Leerzaame wraak.
De Moeder van André, een borst altoos gezind
Zeer ligt een ander te verschoonen,
Kon deze zagtheid in haar Kind
Niet dulden, zonder vaak 'er afkeer van te toonen.
Haar driftige aart zag, in de minste tegenspraak,
't Was haar gewoonte om hem gevoelig door te strijken,
Zo hij niet ras besloot tot een gewisse wraak.
Eens, dat Andréas inderdaad beledigd,
En weder spoedig waar bevredigd,
Was zulks zo schandlijk in haar oog,
Dat zij hem openlijk een laffen bloodaart noemde;
De wraak als waare grootheid roemde;
En eindlijk haaren zoon tot deeze taal bewoog;
| |
‘Nu zal geen Schepzel mij weer plaagen,
Of 't zal, zelvs op den minsten schijn,
Het voorwerp van mijn wraaklust zijn.
'k Wil dit verwijt niet meer verdraagen’.
't Gebeurde kort hier na, dat 's Moeders lieveling.
Gewoon om op haar schoot zijn uurtjes te verslijten,
En elk, behalven haar, te bijten,
Van hem een Stukje broods ontving;
Maar 't broksken, even na 't ontvangen,
Als niet voldoende aan zijn verlangen,
Onwaardig uit zijn mondje smeet,
En grommende onz' André in een der vingren beet.
Nu voelde hij, door Letjes tanden
Gekwetst, voor 't eerst, het wraakvuur in zijn boezem branden;
Waar door zo fel een strijd ontstond,
Dat elk aanschouwer zat te trillen en te beeven.
Dan sloeg André, dan beet de Hond!
Ten laatsten echter moest de scherpe bijter sneeven.
Maar was zijn Moeder nu met deeze wraak te vreên?
Wat vraag! nog naauwlijks kwam haar 't ongeluk ter ooren,
Of zij hadt haar geduld verlooren.
‘Foei, - sprak ze, - foei André!

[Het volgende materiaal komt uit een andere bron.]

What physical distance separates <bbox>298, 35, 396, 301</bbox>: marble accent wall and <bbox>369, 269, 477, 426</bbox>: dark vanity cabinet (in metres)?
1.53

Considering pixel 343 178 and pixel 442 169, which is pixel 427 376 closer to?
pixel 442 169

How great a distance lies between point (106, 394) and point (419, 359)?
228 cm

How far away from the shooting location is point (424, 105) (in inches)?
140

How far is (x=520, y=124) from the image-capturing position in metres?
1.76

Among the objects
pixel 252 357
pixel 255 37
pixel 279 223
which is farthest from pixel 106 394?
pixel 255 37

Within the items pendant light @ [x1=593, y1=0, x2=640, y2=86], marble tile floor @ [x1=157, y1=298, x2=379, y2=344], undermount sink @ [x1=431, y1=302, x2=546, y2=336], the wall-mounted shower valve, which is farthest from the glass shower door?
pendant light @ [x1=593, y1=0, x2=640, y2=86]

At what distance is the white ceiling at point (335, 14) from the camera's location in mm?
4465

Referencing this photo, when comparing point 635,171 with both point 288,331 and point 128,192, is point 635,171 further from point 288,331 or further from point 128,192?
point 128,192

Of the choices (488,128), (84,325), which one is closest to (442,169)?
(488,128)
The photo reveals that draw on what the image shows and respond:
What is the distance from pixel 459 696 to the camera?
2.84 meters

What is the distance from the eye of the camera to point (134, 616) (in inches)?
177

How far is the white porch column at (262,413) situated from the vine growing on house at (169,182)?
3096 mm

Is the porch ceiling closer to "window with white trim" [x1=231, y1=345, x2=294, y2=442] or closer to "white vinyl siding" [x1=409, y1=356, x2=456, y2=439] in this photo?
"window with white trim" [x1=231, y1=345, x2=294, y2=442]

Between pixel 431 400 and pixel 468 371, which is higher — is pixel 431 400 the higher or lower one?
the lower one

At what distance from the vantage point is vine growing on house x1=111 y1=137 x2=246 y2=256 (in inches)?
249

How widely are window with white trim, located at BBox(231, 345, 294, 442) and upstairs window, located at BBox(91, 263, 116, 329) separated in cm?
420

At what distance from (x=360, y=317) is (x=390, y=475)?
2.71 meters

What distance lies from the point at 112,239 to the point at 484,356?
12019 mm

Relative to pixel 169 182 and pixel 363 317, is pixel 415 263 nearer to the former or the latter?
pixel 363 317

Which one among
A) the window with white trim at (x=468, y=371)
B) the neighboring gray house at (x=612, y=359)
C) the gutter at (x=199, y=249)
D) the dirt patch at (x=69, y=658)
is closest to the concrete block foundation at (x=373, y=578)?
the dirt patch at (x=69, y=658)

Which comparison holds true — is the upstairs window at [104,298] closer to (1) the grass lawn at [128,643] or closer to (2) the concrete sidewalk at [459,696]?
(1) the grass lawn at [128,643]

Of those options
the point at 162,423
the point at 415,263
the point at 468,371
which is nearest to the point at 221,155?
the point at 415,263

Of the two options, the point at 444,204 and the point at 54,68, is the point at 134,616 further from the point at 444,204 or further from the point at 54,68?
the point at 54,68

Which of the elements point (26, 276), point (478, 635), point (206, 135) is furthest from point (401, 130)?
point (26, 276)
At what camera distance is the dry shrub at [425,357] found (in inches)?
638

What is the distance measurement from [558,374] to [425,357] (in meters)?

Hebt gij een hart van steen?
Het beest heeft zeker, buiten weeten,
Dit ongelijk u aangedaan.
Is 't mooglijk, dat ge uw' pligt in zo ver kunt vergeeten,
Dat gij mijn Letje dood durft slaan!
Gij zult deez' daad mij duur betaalen!
Och, was het arme dier voor geld weeröm te haalen’!
‘Maar Moeder’, - sprak de Zoon, - ‘wees toch zo driftig niet!
't Is immers op uw raad geschied:
Of zoude ik mij, op 't felst, van mijnen Naasten wreeken,
Als hij, uit onvoorzigtigheid,
Ligt zonder opzet of beleid,
Mij hoont, of slechts durst tegenspreeken;
| |
Onkundig, of hij mij niet veel meer kwaads vergaf?
En mag een vuile Hond mij bijten zonder straf?
Dit kan geen reedlijk mensch beweeren.
Doch wat zijn dood betreft, die is mij waarlijk leed!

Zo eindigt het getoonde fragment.